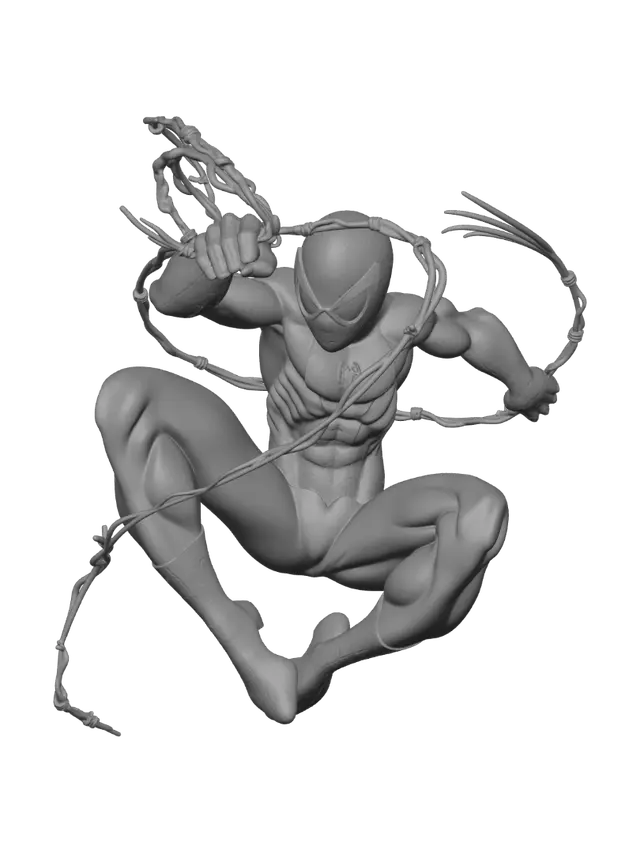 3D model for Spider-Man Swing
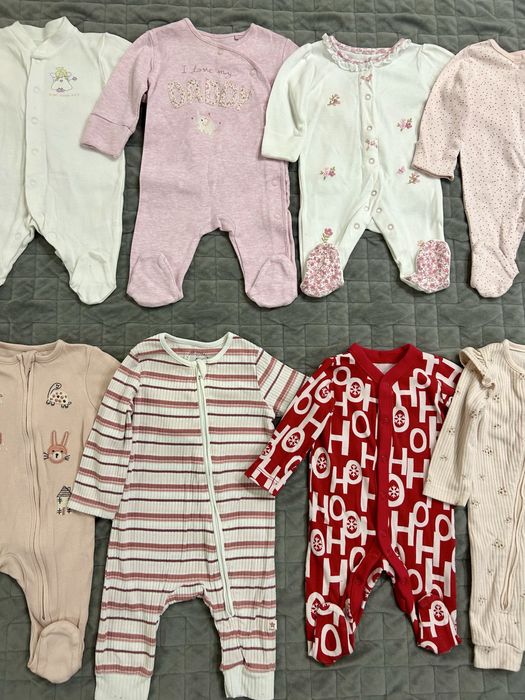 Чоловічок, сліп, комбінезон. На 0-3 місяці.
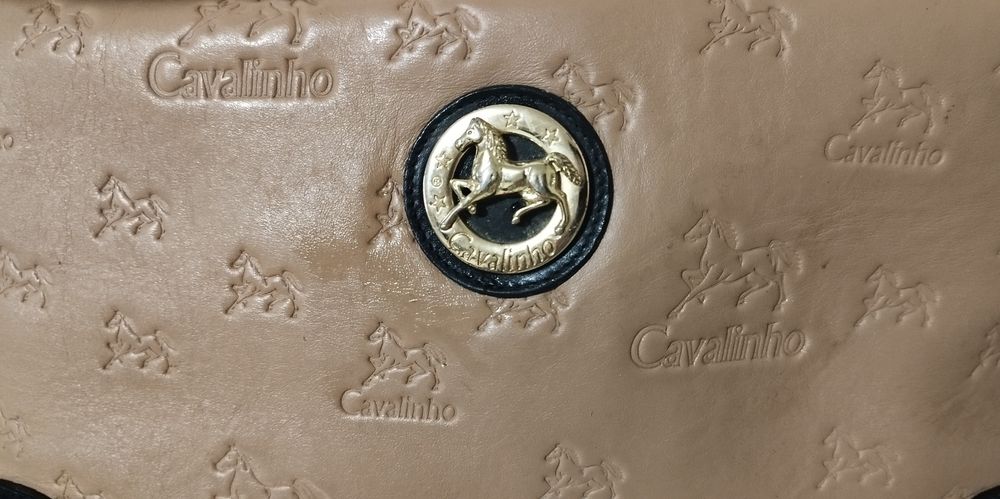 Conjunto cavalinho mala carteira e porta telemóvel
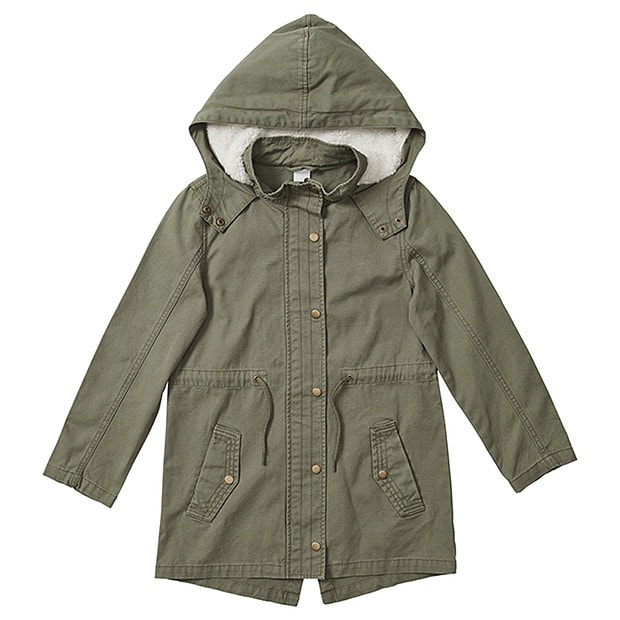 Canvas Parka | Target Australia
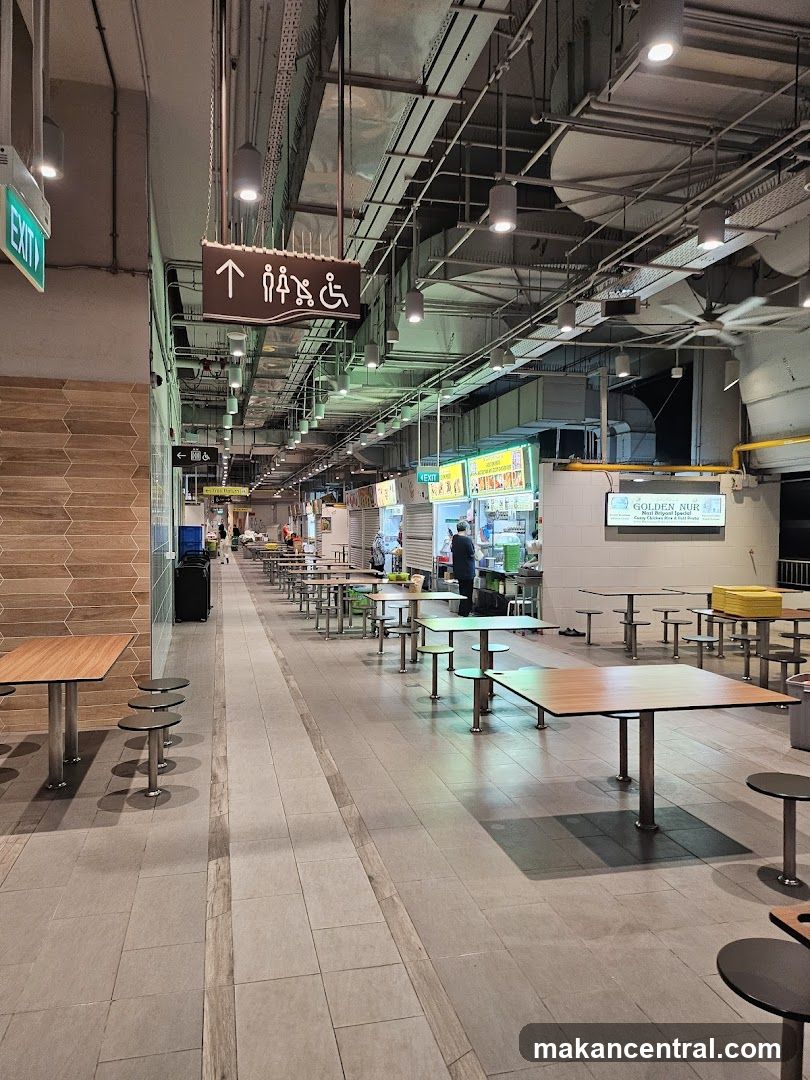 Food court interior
++++++++++++++++++++
EXERCISE AIM | All lines from the one containing "Canvas Parka | Target Australia" through the end of the data are to be written out exactly, with nothing added; skip the pictures.

FINISHED TASK |
 Canvas Parka | Target Australia
 Food court interior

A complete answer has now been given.